═════ SELECTED EXTRACT

The materials needed for this study is compiled of each of the six steps required materials. The materials described include immaterial things. Time is the one thing that is needed for all steps.

(15)

In order to get the necessary knowledge for the project, the literature is needed in physical or digital form. Most of the literature is in digital form and can be found by using search engines and databases such as Google scholar and Emerald.

For the second point a conversation or discussion between the engineer and key representatives of the enterprise is needed. These conversations must lead to answers about the business, its values and its constraints.

To get an overview of the network, information and documentation of the network is needed. If documentation is lacking it must be created. To create a network map using this method the address plan of the company is needed along with credentials for the devices. A SSH- or telnet client is needed as well as an application to create network diagrams in.

To get an overview of the network traffic a monitoring tool must be used and the data to be monitored, nearly all devices support SNMP which is a basic but useful protocol that is widely used and can send data for monitoring. It is extremely helpful if the monitor tool can create graphs. A network map needs to be used to delimit the baseline to just the interesting points of the network.

The materials for the evaluation and the model consist only of the results of the other steps and therefore no new materials are needed. The materials needed for the evaluation and model are knowledge, the enterprise business goals, information about the network Infrastructure and information about the network traffic.

4. Theory

This chapter will be covering the information and technologies that have been researched in order to complete the evaluation and the model. First information regarding methods importance of availability is presented. The different techniques used to solve the problem is briefly explained and tested.

══════════
═════ STORED ROWS

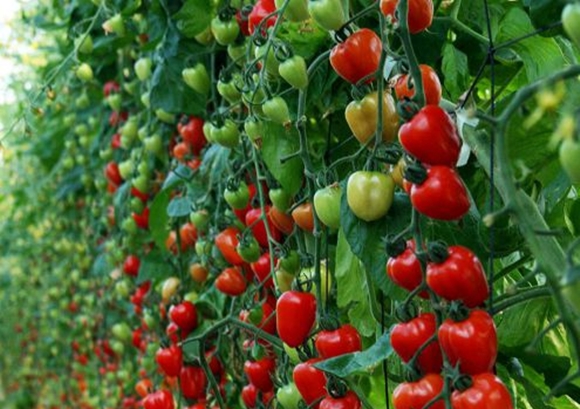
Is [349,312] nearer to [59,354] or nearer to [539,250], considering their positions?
[539,250]

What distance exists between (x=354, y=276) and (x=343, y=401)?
19 centimetres

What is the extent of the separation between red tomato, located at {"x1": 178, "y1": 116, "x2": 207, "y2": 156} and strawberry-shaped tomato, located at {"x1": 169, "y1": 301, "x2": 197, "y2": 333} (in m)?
0.32

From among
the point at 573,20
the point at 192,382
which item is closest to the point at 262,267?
the point at 192,382

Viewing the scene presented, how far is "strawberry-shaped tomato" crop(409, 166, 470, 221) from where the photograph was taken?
0.73 metres

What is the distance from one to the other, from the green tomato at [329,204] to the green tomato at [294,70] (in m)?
0.12

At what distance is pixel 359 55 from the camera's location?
87cm

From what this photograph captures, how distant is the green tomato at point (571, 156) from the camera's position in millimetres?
Answer: 537

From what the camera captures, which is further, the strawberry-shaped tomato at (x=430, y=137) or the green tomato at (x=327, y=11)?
the green tomato at (x=327, y=11)

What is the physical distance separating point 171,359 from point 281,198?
398mm

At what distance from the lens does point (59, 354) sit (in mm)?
3613

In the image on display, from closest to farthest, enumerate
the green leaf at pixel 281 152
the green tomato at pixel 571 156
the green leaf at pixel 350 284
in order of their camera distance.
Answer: the green tomato at pixel 571 156, the green leaf at pixel 350 284, the green leaf at pixel 281 152

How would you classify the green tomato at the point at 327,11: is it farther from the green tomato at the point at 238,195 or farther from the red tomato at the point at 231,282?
the red tomato at the point at 231,282

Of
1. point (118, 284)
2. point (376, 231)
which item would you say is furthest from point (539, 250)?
point (118, 284)

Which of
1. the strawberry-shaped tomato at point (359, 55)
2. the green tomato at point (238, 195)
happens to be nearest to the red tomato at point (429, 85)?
the strawberry-shaped tomato at point (359, 55)
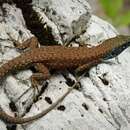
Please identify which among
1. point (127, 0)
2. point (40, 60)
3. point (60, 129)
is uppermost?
point (40, 60)

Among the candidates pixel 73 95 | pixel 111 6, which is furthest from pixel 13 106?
pixel 111 6

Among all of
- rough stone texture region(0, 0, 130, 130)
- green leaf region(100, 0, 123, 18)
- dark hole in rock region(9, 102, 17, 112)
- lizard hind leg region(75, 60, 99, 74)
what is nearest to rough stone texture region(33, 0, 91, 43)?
rough stone texture region(0, 0, 130, 130)

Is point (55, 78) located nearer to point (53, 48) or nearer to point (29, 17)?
point (53, 48)

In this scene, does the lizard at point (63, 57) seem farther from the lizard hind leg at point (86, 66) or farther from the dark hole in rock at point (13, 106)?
the dark hole in rock at point (13, 106)

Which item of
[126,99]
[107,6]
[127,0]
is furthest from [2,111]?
[127,0]

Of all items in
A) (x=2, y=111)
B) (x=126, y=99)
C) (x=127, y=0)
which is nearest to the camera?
(x=2, y=111)

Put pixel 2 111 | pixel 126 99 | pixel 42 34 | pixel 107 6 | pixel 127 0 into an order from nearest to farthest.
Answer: pixel 2 111 → pixel 126 99 → pixel 42 34 → pixel 107 6 → pixel 127 0

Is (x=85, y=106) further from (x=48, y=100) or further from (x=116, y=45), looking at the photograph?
(x=116, y=45)

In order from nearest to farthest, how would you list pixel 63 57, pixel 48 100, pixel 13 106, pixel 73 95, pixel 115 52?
pixel 13 106, pixel 48 100, pixel 73 95, pixel 63 57, pixel 115 52
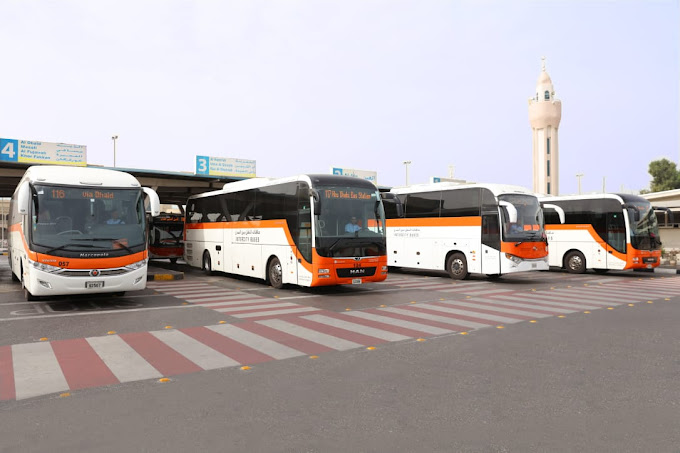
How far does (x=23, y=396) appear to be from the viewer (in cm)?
532

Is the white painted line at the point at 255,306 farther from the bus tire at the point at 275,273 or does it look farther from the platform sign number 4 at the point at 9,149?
the platform sign number 4 at the point at 9,149

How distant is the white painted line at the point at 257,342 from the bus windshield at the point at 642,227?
17578 mm

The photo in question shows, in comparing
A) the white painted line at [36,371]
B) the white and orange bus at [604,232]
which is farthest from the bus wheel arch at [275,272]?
the white and orange bus at [604,232]

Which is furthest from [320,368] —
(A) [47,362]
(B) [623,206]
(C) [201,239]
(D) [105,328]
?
(B) [623,206]

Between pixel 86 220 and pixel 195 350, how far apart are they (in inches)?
234

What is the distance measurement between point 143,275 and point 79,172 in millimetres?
2911

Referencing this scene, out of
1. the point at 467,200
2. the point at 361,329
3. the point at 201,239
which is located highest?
the point at 467,200

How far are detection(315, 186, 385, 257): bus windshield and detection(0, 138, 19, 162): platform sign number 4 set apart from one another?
2073 cm

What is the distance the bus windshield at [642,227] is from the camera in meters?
Result: 20.6

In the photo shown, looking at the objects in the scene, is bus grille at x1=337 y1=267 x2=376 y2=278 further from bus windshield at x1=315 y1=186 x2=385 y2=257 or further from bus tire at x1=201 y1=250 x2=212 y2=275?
bus tire at x1=201 y1=250 x2=212 y2=275

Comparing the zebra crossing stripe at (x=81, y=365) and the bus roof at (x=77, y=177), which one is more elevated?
the bus roof at (x=77, y=177)

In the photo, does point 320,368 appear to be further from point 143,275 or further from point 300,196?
point 300,196

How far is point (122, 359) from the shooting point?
6867 mm

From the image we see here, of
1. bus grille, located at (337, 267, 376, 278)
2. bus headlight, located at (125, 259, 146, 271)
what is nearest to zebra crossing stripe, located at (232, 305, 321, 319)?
bus grille, located at (337, 267, 376, 278)
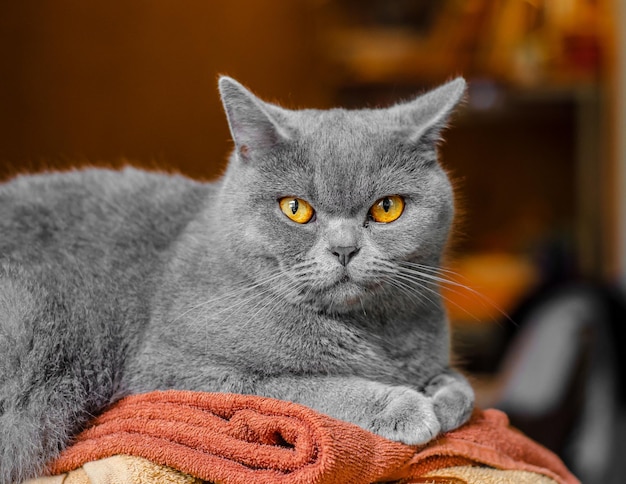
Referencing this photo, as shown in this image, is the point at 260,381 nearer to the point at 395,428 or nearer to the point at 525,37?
the point at 395,428

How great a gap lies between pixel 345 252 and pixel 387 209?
0.09 metres

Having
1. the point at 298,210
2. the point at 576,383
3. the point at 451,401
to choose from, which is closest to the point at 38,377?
the point at 298,210

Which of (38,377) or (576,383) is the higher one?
(38,377)

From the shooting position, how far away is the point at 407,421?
0.80m

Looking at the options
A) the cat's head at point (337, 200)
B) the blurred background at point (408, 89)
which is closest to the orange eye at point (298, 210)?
the cat's head at point (337, 200)

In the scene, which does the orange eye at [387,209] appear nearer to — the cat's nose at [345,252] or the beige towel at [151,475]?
the cat's nose at [345,252]

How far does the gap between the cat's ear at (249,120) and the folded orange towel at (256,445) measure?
0.32m

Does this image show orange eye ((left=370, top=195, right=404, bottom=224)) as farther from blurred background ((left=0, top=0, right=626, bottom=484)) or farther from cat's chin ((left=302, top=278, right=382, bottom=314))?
blurred background ((left=0, top=0, right=626, bottom=484))

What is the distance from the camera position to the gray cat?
0.84m

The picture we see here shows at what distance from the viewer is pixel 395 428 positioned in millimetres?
803

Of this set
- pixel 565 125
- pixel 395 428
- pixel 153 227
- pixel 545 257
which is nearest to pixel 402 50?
pixel 565 125

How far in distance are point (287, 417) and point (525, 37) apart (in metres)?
2.65

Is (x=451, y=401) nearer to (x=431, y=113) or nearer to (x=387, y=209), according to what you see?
(x=387, y=209)

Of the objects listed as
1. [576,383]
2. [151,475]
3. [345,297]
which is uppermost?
[345,297]
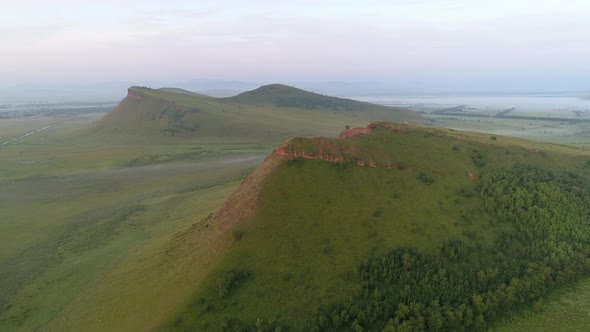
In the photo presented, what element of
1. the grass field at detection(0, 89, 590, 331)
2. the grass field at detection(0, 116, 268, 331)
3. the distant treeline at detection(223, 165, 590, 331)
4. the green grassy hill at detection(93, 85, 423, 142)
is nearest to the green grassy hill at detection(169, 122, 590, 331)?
the distant treeline at detection(223, 165, 590, 331)

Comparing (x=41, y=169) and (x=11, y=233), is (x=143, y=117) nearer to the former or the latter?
(x=41, y=169)

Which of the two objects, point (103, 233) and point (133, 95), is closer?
point (103, 233)

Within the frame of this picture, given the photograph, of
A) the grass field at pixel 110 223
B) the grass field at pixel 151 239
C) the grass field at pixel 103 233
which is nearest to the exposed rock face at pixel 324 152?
the grass field at pixel 151 239

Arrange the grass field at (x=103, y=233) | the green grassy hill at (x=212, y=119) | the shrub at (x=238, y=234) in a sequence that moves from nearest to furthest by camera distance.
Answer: the grass field at (x=103, y=233) → the shrub at (x=238, y=234) → the green grassy hill at (x=212, y=119)

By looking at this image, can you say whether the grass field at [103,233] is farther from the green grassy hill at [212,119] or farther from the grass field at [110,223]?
the green grassy hill at [212,119]

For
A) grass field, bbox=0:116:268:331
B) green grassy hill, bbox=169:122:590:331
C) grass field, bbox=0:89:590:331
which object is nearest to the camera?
green grassy hill, bbox=169:122:590:331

══════════

→ **REQUIRED TASK**
Resume the extract on the materials and theory for a network evaluation study, starting after its final sentence. The listing comes from a source separate from the text.

→ **TASK OUTPUT**
In order to create a model of high availability you have to understand what availability is and why it is important. Oracle describes it as the level of which a service or function is accessible on demand [2]. Oracle also interestingly points out that it is measured by the perception of the end user [2]. Meaning even if a system is down several times a year if no downtime is perceived by the end user the system has been available 100 % that year. This might simply be because of fortune coincidences or planned downtimes conducted when no user is demanding access. It is clear however that it must be monitored, a high available network should have the following traits [2].

 Tolerate failures with minimal interruption  Automatic recovery

 Automatic detection  Fast recovery

(16)

High availability protects the company from income losses, costumer dissatisfaction and lost opportunity [3]. For industries downtime losses may be heavy oriented in income loss from production. E-commerce-companies biggest losses could come from costumer dissatisfaction and companies dealing in stock market, losses may be emphasized in lost opportunities.

It is however important that each enterprise conduct a risk analysis in order to determine the level they need as the price for high availability increases exponentially for each nine (see figure 4-1). In the example provided the sweet spot is around 99% where the lowest total cost reside. Adding more availability here will only increase the cost for the enterprise.

Figure 4-1. Example of the diminishing returns of increasing the availability.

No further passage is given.